The new protocols highlighted what an increasingly unwelcome guest Assange had become. His legal team had said Moreno wanted political cover for eventually stripping Assange, whom Moreno called a “hacker,” of his Ecuadorian citizenship and asylum. His lawyers predicted that if he were to be expelled from the embassy, he would face immediate arrest by British police and that such an arrest could pave the way for his potential extradition to the United States.
In November, newly discovered court documents filed by federal prosecutors from the Eastern District of Virginia revealed that Assange appears to have “been charged” with a federal crime.
The revelation of the mystery case was accidentally included in documents filed in an unrelated sex crimes case when the government filed a motion to seal a criminal complaint in August. ABC News sources said a prosecutor erred by using a document related to Assange still under seal as a template for the case in Virginia which had nothing to do with the WikiLeaks founder.
Assange is not the defendant in the Virginia case, but while arguing for the specific details of the ongoing case to remain sealed, Assistant U.S. Attorney Kellen Dwyer apparently failed to delete all references to Assange in the document about the unrelated case and made mention of “the fact that Assange has been charged.”
At the time of the prosecutors’ error in mid-November, it was not immediately clear what Assange had been charged with, but the U.S. government has been investigating WikiLeaks for publishing military secrets and sensitive diplomatic cables since 2010.
In response to the revelation, Assange’s lawyer in Washington, Barry Pollack, released a statement to ABC News on Nov. 15.
“It is inexplicable that the government would file in a public document a claim that Mr. Assange has been charged when no notice has been given to Mr. Assange,” Pollack said. “The government should not be bringing criminal charges against someone for publishing truthful information.”
Meanwhile, Trump’s longtime political adviser Roger Stone, who was indicted by the special counsel, has come up as a possible link between WikiLeaks and the Trump campaign.
Nearly a dozen individuals close to Stone, including former InfoWars editor Jerome Corsi, were brought in for interviews with the Mueller team and have appeared before a federal grand jury. The witnesses have told ABC News that they were asked about Stone’s dealings during the 2016 election and what, if any, contact he may have had with Assange.
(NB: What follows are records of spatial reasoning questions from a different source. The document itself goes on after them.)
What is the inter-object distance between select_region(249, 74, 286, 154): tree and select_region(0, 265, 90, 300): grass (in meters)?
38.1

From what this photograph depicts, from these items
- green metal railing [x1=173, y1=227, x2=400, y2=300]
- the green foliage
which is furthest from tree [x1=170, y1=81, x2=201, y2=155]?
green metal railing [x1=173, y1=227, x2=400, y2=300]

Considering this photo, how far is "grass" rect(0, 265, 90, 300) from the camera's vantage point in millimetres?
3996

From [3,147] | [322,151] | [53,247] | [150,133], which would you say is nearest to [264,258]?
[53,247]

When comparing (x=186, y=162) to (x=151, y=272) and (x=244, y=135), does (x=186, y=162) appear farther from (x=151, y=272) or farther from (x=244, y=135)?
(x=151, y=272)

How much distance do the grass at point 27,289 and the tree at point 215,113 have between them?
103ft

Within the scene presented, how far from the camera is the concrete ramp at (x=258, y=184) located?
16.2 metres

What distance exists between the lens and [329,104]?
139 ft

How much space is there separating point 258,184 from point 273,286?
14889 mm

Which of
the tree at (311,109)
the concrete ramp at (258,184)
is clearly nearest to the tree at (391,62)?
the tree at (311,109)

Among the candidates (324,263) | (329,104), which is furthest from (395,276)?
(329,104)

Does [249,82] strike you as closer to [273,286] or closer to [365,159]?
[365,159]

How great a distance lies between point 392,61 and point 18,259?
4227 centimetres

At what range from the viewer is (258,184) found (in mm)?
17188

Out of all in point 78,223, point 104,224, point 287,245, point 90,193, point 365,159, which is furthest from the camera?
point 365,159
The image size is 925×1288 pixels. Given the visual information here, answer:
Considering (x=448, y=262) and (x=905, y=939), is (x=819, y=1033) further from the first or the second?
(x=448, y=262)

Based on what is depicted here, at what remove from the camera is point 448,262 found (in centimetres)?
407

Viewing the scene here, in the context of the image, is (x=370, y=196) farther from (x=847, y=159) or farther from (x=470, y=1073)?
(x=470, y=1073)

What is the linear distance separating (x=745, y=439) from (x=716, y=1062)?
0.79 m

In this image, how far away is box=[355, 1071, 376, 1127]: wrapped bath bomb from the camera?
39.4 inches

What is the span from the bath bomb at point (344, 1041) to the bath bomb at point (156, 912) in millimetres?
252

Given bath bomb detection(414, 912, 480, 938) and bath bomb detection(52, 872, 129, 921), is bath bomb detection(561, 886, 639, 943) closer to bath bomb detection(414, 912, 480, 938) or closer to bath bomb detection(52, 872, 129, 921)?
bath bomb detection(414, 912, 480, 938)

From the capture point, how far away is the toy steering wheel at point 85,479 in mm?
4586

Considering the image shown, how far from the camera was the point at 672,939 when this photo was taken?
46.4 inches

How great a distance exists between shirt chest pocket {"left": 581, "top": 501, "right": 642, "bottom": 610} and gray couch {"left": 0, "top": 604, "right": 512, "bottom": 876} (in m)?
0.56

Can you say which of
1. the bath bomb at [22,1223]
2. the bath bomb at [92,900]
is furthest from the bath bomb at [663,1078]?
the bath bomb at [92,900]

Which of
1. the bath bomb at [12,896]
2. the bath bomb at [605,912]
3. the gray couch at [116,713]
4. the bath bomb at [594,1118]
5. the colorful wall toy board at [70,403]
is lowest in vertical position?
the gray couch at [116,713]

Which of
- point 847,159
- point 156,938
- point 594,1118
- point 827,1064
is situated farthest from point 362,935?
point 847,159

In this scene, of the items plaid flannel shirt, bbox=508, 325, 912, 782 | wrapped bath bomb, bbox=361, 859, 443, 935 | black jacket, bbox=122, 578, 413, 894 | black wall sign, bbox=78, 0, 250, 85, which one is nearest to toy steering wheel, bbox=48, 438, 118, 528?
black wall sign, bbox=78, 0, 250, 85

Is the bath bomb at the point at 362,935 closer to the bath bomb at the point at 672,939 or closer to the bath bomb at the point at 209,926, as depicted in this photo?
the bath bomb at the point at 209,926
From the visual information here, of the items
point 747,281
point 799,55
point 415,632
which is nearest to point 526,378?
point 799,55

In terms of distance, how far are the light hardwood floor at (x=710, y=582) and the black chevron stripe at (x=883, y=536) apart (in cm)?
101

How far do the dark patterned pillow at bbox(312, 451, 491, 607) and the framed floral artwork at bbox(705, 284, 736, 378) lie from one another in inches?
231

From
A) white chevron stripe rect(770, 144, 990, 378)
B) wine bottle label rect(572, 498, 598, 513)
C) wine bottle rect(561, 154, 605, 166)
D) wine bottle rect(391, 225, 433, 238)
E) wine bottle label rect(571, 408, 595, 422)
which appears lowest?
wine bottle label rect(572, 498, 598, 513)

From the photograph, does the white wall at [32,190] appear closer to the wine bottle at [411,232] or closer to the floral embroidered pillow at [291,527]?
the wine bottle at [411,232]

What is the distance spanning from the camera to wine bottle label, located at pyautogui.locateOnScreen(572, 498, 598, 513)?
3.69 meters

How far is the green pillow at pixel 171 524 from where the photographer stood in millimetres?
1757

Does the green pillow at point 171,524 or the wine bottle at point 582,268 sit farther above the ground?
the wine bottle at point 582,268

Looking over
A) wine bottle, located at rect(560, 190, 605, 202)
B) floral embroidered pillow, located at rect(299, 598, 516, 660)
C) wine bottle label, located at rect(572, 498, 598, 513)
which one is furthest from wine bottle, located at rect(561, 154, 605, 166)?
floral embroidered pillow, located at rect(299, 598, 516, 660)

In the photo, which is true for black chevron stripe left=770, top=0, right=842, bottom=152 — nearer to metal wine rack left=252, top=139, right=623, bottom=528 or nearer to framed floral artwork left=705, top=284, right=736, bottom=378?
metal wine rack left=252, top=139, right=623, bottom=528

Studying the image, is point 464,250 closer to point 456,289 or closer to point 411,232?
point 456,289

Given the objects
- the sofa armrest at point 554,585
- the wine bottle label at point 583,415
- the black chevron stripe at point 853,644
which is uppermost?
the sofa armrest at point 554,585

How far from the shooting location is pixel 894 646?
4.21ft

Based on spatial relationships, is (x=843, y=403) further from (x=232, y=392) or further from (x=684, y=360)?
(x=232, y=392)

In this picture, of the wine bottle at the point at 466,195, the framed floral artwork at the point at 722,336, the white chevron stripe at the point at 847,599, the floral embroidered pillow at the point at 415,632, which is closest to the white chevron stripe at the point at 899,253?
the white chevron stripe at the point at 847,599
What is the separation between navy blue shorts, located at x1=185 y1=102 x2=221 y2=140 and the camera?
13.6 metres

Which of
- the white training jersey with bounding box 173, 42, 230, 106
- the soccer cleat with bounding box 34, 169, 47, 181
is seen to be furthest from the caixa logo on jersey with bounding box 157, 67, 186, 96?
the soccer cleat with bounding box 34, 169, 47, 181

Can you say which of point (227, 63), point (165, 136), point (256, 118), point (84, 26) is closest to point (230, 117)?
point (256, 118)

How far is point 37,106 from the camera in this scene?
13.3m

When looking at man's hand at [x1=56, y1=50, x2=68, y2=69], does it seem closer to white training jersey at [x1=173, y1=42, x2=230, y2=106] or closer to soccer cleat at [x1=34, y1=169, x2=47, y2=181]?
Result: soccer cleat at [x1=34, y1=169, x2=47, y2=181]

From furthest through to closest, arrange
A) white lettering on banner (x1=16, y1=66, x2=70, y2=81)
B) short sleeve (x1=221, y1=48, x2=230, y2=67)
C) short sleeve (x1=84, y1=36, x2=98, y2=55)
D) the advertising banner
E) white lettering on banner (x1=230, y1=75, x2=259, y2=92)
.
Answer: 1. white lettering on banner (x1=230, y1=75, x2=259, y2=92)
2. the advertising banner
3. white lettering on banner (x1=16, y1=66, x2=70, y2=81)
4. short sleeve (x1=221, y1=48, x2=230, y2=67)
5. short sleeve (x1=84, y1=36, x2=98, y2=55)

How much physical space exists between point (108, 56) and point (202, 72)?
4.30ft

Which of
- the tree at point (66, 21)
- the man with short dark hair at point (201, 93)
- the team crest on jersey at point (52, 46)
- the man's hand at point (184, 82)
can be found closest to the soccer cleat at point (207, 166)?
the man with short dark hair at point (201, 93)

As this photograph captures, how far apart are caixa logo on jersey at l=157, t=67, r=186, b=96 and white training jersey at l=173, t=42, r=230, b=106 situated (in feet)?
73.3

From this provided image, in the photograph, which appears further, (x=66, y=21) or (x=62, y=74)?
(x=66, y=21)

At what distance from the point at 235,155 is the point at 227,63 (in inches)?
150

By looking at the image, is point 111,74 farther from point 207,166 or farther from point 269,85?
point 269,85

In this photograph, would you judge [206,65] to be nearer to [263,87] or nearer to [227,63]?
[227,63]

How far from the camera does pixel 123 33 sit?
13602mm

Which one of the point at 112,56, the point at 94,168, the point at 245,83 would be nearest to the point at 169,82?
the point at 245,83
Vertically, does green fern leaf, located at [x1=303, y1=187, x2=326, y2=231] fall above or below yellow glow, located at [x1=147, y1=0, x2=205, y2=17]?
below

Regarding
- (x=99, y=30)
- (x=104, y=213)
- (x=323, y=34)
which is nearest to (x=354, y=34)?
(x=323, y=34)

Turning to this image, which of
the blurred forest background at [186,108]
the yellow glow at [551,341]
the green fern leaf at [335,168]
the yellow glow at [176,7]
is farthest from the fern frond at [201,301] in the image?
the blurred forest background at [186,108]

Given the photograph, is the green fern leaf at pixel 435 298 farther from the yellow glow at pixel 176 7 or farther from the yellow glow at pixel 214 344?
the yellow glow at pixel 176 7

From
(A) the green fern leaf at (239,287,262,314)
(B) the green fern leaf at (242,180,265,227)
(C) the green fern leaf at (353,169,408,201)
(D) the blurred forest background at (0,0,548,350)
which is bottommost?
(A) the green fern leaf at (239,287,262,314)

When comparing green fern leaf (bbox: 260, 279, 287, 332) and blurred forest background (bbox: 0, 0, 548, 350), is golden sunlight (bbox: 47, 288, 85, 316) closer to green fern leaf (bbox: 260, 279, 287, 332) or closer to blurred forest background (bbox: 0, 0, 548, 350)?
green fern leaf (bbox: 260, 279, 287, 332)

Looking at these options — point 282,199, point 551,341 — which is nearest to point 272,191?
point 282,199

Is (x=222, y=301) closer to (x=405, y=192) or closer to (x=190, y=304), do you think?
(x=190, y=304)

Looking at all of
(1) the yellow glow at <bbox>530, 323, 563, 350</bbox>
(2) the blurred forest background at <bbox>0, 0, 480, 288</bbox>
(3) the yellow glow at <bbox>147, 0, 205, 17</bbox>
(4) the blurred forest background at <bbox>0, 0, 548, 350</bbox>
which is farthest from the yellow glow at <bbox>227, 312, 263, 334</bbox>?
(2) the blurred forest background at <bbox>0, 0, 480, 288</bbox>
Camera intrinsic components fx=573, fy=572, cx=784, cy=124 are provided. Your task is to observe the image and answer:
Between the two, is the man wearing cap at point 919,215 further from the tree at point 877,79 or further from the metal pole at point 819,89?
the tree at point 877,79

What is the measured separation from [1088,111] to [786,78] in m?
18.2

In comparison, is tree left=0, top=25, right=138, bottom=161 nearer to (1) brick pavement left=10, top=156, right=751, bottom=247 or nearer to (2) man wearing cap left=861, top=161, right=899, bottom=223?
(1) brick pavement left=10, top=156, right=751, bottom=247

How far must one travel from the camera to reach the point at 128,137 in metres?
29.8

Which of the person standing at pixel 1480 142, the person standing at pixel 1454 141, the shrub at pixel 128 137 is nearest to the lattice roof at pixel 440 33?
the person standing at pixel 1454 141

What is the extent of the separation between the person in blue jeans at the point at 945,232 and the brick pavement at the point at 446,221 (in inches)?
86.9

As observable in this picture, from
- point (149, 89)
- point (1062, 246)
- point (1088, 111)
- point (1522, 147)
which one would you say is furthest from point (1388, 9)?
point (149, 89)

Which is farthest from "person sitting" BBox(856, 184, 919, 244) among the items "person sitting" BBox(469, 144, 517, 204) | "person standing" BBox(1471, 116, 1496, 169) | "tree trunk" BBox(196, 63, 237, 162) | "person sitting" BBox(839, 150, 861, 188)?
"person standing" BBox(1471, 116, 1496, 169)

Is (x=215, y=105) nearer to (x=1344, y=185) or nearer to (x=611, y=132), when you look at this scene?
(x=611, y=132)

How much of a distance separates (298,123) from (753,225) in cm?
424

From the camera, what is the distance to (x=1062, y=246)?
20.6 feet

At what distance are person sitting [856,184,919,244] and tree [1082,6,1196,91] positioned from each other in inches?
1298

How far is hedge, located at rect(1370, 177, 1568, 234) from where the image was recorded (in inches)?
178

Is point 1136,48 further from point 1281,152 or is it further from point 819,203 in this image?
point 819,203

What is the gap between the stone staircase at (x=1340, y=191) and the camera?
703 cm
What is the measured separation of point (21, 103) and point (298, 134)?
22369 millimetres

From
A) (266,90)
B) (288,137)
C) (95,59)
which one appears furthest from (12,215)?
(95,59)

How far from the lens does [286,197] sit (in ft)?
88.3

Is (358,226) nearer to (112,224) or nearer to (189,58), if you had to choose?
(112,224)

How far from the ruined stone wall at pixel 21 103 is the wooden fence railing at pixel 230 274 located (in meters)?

Stone has told ABC News multiple times that he had never met or spoken with Assange.
An email correspondence between Stone and Corsi, obtained exclusively by ABC News, suggested that Stone sought to connect with Assange using Corsi and London-based conservative author Ted Malloch. The email was sent on July 31, 2016, just nine days after WikiLeaks released the first batch of stolen Democratic Party documents.
Stone told ABC News that the message “proves I had no advance knowledge of contents of WikiLeaks’ DNC material, and like every politico and journalist in America, I wanted to know what the content matter was.”
Another email obtained and published by The New York Times suggested that Stone presented himself as someone who had knowledge of WikiLeaks’ plan to release more leaked material to Steve Bannon, who was then a central figure of the Trump campaign.
Assange’s lawyer in London, Jennifer Robinson, has told ABC News repeatedly since late summer that there was “no connection between Stone and WikiLeaks.”